● TASK DETAILS:
Quote the forum thread on Hercules below in full, reproducing every line without alteration.

We should change this back to Herc/Hulk megathread, since chaos war is over.

Also, preview for Herc #1!


*Spoiler*: __ 








Hawkeye ain't got shit on my boy Herc. This seriously looks awesome, love all the different mythological weapons.


----------



## Juggernaut (Feb 22, 2011)

What strength level is he at now?  I've read that he may be pretty close to Cap now.


----------



## Whip Whirlwind (Feb 22, 2011)

Juggernaut said:


> What strength level is he at now?  I've read that he may be pretty close to Cap now.



I think he's as strong as he was before he died the first time, and since I'm pretty sure he did his twelve labors before he died (correct me if im wrong) he's still pretty damn strong. 

So probably around Cap, maybe slightly stronger.

On another note, I wonder where Herc is gonna live? I could see him and Cho getting an apartment haha.


----------



## Petes12 (Feb 22, 2011)

he was super strong when he did those labors. i think the idea is hes completely mortal now, not even a demigod.


----------



## Zen-aku (Feb 22, 2011)

● SUPPLIED MATERIAL:
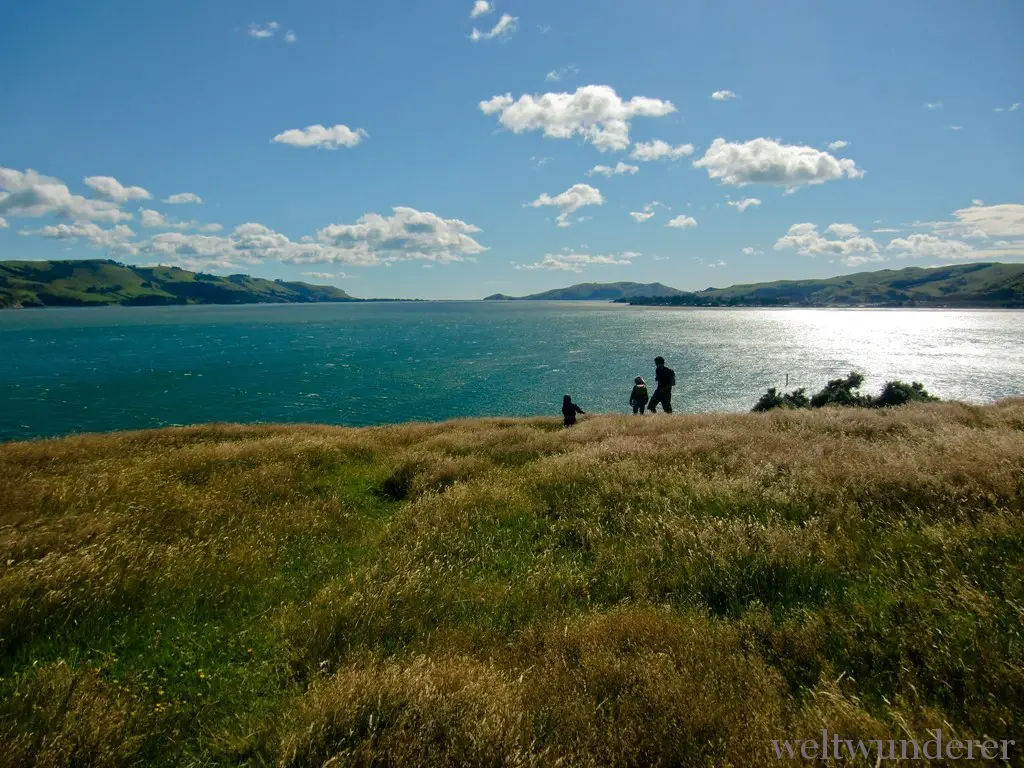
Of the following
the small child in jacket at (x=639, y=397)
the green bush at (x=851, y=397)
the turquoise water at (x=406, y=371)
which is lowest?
the turquoise water at (x=406, y=371)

● FINISHED EXERCISE:
We should change this back to Herc/Hulk megathread, since chaos war is over.

Also, preview for Herc #1!


*Spoiler*: __ 








Hawkeye ain't got shit on my boy Herc. This seriously looks awesome, love all the different mythological weapons.


----------



## Juggernaut (Feb 22, 2011)

What strength level is he at now?  I've read that he may be pretty close to Cap now.


----------



## Whip Whirlwind (Feb 22, 2011)

Juggernaut said:


> What strength level is he at now?  I've read that he may be pretty close to Cap now.



I think he's as strong as he was before he died the first time, and since I'm pretty sure he did his twelve labors before he died (correct me if im wrong) he's still pretty damn strong. 

So probably around Cap, maybe slightly stronger.

On another note, I wonder where Herc is gonna live? I could see him and Cho getting an apartment haha.


----------



## Petes12 (Feb 22, 2011)

he was super strong when he did those labors. i think the idea is hes completely mortal now, not even a demigod.


----------



## Zen-aku (Feb 22, 2011)